§ EXTRACT:
───

Git is a version control system that is widely used for software development and other version control tasks. It is a distributed revision control system with an emphasis on speed, data integrity, and support for distributed, non-linear workflows. Git was initially designed and developed in 2005 by Linux kernel developers (including Linus Torvalds) for Linux kernel development.

Git GUI client for all major platform (Windows, Linux, OS-X etc) are available on the official Git SCM web site.

Getting Started

Configure user information for all local repositories
git config --global user.name "[name]" Sets the name you want atached to your commit transactions
git config --global user.email "[email address]" Sets the email you want atached to your commit transactions
git config --global color.ui auto Enables helpful colorization of command line output


Start a new repository or obtain one from an existing URL
git init [project-name] Creates a new local repository with the specified name
git clone [url] Downloads a project and its entire version history


Working with Local Branch

Review edits and craf a commit transaction
git log See all commits
git log --no-merges [branch-name].. See only changes made on particular branch
git log --pretty=format:"%h %s" --graph Pretty commit view
git status -s Lists all new or modified files to be commited
git status Short view of status
git diff Shows file differences not yet staged
git add [file] Snapshots the file in preparation for versioning
git add . Add all modified files to be commited
git add '*.txt' Add only text files
git diff --staged Shows file differences between staging and the last file version
git reset [file] Unstages the file, but preserve its contents
git commit -m "[descriptive message]" Records file snapshots permanently in version history


Name a series of commits and combine completed efforts (Branching)
git branch Lists all local branches in the current repository
git branch [branch-name] Creates a new branch
git checkout [branch-name] Switches to the specified branch and updates the working directory
git checkout -b [new-branch-name] Checkout current branch into a new branch
git merge [branch] Combines the specified branch’s history into the current branch
git branch -d [branch-name] Soft deletes the specified branch
git branch -D [branch-name] Hard deletes the specified branch


Comparing changes
git diff See current changes, that have not been staged yet.
git diff HEAD See current changes, that have not been commited yet (including staged changes)
git diff branch-name Compare current branch to some other branch
git diff [first-branch]...[second-branch] Compare two different branches
git show [commit] Outputs metadata and content changes of the specified commit


Erase mistakes and craf replacement history
git reset [commit] Undoes all commits afer [commit], preserving changes locally
git reset --hard [commit] Discards all history and changes back to the specified commit


Shelve and restore incomplete changes
git stash Temporarily stores all modified tracked files
git stash pop Restores the most recently stashed files
git stash list Lists all stashed changesets
git stash drop Discards the most recently stashed changeset

Working with Remote Branch


Manage Remote Branch
git remote See list of remote repos available.
git remote -v Detailed view of remote repos, with their git urls
git remote add origin [https://some-git-remote-url] Add a new remote. I.e. origin if it is not set


Synchronize Changes
git push Push current branch to remote branch
git push [alias] [branch] Uploads all specific local branch commits to remote
git fetch Downloads all history from the remote repository
git branch -a See the list of all remote branches
git pull Just like pushing, you can get the latest updates from remote.

───

§ SUPPLIED INFORMATION:
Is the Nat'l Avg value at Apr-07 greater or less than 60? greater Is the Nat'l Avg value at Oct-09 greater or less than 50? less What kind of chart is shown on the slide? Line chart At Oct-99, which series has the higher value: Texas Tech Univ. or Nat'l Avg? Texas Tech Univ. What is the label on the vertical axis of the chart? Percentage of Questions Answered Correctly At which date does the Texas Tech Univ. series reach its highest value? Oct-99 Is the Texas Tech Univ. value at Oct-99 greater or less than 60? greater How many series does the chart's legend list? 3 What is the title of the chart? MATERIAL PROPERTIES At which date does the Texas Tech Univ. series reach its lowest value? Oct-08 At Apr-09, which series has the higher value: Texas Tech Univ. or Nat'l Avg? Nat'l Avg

───

§ DIRECTIONS:
• a. Reproduce the Git cheat sheet word for word from "Manage Remote Branch" to "updates from remote.".
• b. In one to three sentences, explain what the Git cheat sheet says the commands that set user.name and user.email are for.
• c. According to the Git cheat sheet, what kind of development was Git first built for?
You won't need the listing for any of this.

§ RESULTS OF THE EXERCISE:
• a.
Manage Remote Branch
git remote See list of remote repos available.
git remote -v Detailed view of remote repos, with their git urls
git remote add origin [https://some-git-remote-url] Add a new remote. I.e. origin if it is not set


Synchronize Changes
git push Push current branch to remote branch
git push [alias] [branch] Uploads all specific local branch commits to remote
git fetch Downloads all history from the remote repository
git branch -a See the list of all remote branches
git pull Just like pushing, you can get the latest updates from remote.

• b. They set the name and email you want attached to your commit transactions. With --global, this applies to all local repositories.

• c. Linux kernel development.